Chapter 13 ~ Changes
Chapter 13
I was so focused on the shock of Danny's arrival, I didn't process the fact Croc was taking me back to where he slept until we were already on the roof. Thankfully, he didn't go for his bed. He led me to the backside, then released my hand and sat with his legs dangling over the backyard.
I should have asked to be taken back down. Even if I'd chosen to forget my million reasons to say no before, I remembered them now, vividly, and the thought of doing anything even remotely intimate with anyone, Croc included, made my skin crawl and stomach churn.
Still, I couldn't ask him to take me down. I knew I'd never fall asleep after what had just happened, and the thought of being without him while Danny was mere feet away was too daunting. I took the spot beside him, this time, leaving space between us.

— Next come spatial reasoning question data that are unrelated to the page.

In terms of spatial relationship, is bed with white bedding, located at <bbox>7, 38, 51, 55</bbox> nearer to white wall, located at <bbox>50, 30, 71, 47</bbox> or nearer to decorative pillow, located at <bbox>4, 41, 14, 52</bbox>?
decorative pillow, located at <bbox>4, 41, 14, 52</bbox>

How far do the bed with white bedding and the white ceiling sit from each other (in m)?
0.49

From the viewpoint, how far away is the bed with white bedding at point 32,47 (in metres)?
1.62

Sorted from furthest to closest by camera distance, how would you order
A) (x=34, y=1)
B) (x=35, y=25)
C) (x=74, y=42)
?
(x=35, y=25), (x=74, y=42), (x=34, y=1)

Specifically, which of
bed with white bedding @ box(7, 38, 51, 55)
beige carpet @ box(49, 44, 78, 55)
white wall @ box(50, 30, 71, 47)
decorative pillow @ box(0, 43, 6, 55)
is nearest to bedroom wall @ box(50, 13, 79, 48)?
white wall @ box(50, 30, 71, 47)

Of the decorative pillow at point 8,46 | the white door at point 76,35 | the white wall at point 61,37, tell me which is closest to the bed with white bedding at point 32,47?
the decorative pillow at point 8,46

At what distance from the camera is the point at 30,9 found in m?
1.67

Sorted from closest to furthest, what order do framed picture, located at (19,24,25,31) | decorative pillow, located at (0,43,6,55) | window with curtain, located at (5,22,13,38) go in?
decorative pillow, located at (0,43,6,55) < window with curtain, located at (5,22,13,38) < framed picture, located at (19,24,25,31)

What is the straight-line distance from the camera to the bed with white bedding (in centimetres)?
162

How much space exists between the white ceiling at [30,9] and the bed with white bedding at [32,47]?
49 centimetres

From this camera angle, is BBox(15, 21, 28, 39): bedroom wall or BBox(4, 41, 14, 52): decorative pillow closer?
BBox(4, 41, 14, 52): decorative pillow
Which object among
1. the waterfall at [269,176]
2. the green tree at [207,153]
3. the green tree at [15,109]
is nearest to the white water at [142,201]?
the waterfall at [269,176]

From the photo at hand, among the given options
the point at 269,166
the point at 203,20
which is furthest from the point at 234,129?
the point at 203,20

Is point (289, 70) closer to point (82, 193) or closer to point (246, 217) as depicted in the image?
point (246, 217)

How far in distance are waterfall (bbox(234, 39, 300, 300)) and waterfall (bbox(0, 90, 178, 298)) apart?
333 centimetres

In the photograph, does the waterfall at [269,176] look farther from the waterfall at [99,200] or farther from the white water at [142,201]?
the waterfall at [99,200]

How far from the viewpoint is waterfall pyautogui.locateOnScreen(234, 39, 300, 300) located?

Croc studied my profile. "I didn't bring you up here to break more rules, Willow. I did it so he'd think this is where you are. When you're ready, I'll take you down on this side, and you can go in through the back door."
My shoulders relaxed. There he went, being too perfect again. He kept doing that, smashing my perceptions, broadening my expectations. He'd even stood between me and one of the men I'd known, ready to defend with no reason to believe it would benefit him to do so. I sighed and relaxed. "Thank you."
"Do you want to go now?"
Our gazes held. I had a million questions, and no doubt, so did he. "Not yet."
"Good." He shifted to face me, pulling one leg up and holding his ankle with both hands. The position was so casual, it put me even further at ease. Croc wasn't worried about Danny.
"I'm still not sure if he's telling the truth," I said. "If he was sent, we're all dead already. If he wasn't, he may be tempted to use what he's found here to regain his position."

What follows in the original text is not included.